China's artificial intelligence field has once again achieved a technical breakthrough. On the evening of April 28, SenseTime officially unveiled and open-sourced its latest research achievement - the "SenseNova U1" series. This series is defined as a "native understanding generation unified model," with its core value lying in breaking away from the traditional approach of "assembling" different modules in multimodal models.

Discard the "assembly" logic and achieve a unified architecture

For a long time, multimodal large models mostly adopted a mode of combining visual modules and language modules. This "assembled" design often led to information loss when passing between different representation spaces. The SenseNova U1 series, based on SenseTime's independently developed NEO-unify architecture in March of this year, successfully achieved deep unification of multimodal understanding, reasoning, and generation within a single model framework.

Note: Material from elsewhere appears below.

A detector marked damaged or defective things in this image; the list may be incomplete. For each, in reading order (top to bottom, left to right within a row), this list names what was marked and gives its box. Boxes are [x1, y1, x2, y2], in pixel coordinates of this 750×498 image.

This shift in technical approach has built a unified representation space. This means that the model can achieve more efficient collaboration between language and visual signals when processing information. In practical performance, this architecture not only enhances the model's depth of perception for complex information but also significantly improves the naturalness and accuracy of generation capabilities.

The lightweight version is open-sourced first, with promising future potential

To promote the common development of the open-source community, SenseTime has first released the lightweight version of SenseNova U1, called SenseNova U1 Lite. This version includes two model specifications, aiming to meet the performance balance needs in different application scenarios. Currently, the relevant code and files of the model have been officially launched on the corresponding open-source platforms.